■ **Belge Metni**

++++

18 Mayıs 2022 Çarşamba

Erdoğan NATO sözünün arkasında durabilecek mi?


Askeri bloklara katılmayan
İsveç ve Finlandiya, rahat ve huzur içinde yaşıyor. Tıpkı 2004 - 2014'teki Amerikancı NAZİ darbesine kadar Ukrayna'nın barış içinde yaşadığı gibi.

Amerika Ukrayna'dan sonra şimdi de bu iki ülkeyi dürttü. Onlara da Ukrayna gibi NATO'ya katılma mikrobu aşıladı.

Tayyip Erdoğan buna sıcak bakmadığını açıkladı. "Olumlu bir düşünce içinde değiliz" dedi. NATO zıpladı.

Cumhurbaşkanlığı Sözcüsü İbrahim Kalın, çoğu zaman yaptığı gibi Amerika'nın sözcülüğüne soyundu ve Türkiye'nin bu iki ülkeye NATO'nun kapısını kapatmadığını söyledi. 


Bu sözlerin anlamı "Bakmayın siz Erdoğan'ın sözlerine, o böyle boş boş konuşur işte" demek değil de nedir?"

Aklıma Amerikalılara  "Deliğe süpürmeyin, Erdoğan'ı kullanın" diyen Cüneyt Zapsu geliverdi nedense...

İbrahim Kalın, 1 Mayıs 2022'de gittiği Ukrayna'da Zelenskiy ile kol kola girerek poz vermişti.

+++

"ABD'nin AKP içindeki adamı", "AKP içindeki Gül, Babacan veya Davutoğlu çizgisinden" olduğu yönünde yorumlar olan İbrahim Kalın için bakınız:

Cumhurbaşkanlığı Sözcüsü ABD'nin sesi mi? 

Ancak bazen doğru şeyler de söyleyen Kalın'a kapıyı da kapatmadık. Herkesin yanlışlarını düzeltme, doğru yolu bulma hakkı vardır.

Bakınız:
İbrahim Kalın ve oryantalizmin sonu 

+++

Her neyse, bunlardan sonra Erdoğan öyle bir konuşma yaptı ki, buraya kadar olan her şey unutuldu. İşte o konuşma:

"Çok açık, net, samimi bir şeyi söylemem lazım. Bakın: Her iki ülkenin de terör örgütlerine karşı açık, net bir tavrı söz konusu değil.

Kaldı ki, bu süreç içerisinde bu terör örgütlerine karşı kalkıp 'Biz karşıyız' deseler bile ki, tam aksine, teslim etmeleri gereken bazı teröristleri teslim etmeyeceklerine dair açıklamaları var. 

Velev ki, teslim edeceklerini dahi söyleseler, biz şuna inanırız: Bir delikten iki kez Müslüman sokulmaz. Daha önce biliyorsunuz Yunanistan NATO'dan çıkmıştı, o dönemin yönetimi (Kenan Evren) Yunanistan'ın tekrar NATO'ya girmesini sağladı.

++++

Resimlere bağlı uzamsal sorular
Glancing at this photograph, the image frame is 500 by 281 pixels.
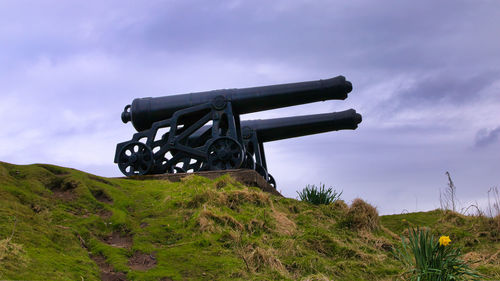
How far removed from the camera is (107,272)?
6.37 m

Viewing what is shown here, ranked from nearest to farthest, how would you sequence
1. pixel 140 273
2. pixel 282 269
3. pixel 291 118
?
pixel 140 273, pixel 282 269, pixel 291 118

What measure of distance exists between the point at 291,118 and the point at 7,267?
14569mm

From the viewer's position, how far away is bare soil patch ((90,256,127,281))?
620 cm

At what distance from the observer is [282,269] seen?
7000 millimetres

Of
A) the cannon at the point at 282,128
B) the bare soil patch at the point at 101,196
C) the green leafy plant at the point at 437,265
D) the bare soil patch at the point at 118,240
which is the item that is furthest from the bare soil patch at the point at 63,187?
the cannon at the point at 282,128

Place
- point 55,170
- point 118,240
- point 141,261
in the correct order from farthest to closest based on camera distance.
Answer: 1. point 55,170
2. point 118,240
3. point 141,261

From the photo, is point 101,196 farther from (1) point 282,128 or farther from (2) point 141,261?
(1) point 282,128

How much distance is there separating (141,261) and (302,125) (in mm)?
12520

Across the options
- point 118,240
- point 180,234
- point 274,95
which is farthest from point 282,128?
point 118,240

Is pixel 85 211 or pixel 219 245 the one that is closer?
pixel 219 245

++++

■ **Yazılı Problem**
Erdoğan ve NATO konulu yazıda "Cumhurbaşkanlığı Sözcüsü ABD'nin" sözcüklerini içeren ifadeyle açılıp "söz konusu değil." ile kapanan bölümü hiç değiştirmeden kopyalayın.

■ **Alıştırma Sonucu**
Cumhurbaşkanlığı Sözcüsü ABD'nin sesi mi? 

Ancak bazen doğru şeyler de söyleyen Kalın'a kapıyı da kapatmadık. Herkesin yanlışlarını düzeltme, doğru yolu bulma hakkı vardır.

Bakınız:
İbrahim Kalın ve oryantalizmin sonu 

+++

Her neyse, bunlardan sonra Erdoğan öyle bir konuşma yaptı ki, buraya kadar olan her şey unutuldu. İşte o konuşma:

"Çok açık, net, samimi bir şeyi söylemem lazım. Bakın: Her iki ülkenin de terör örgütlerine karşı açık, net bir tavrı söz konusu değil.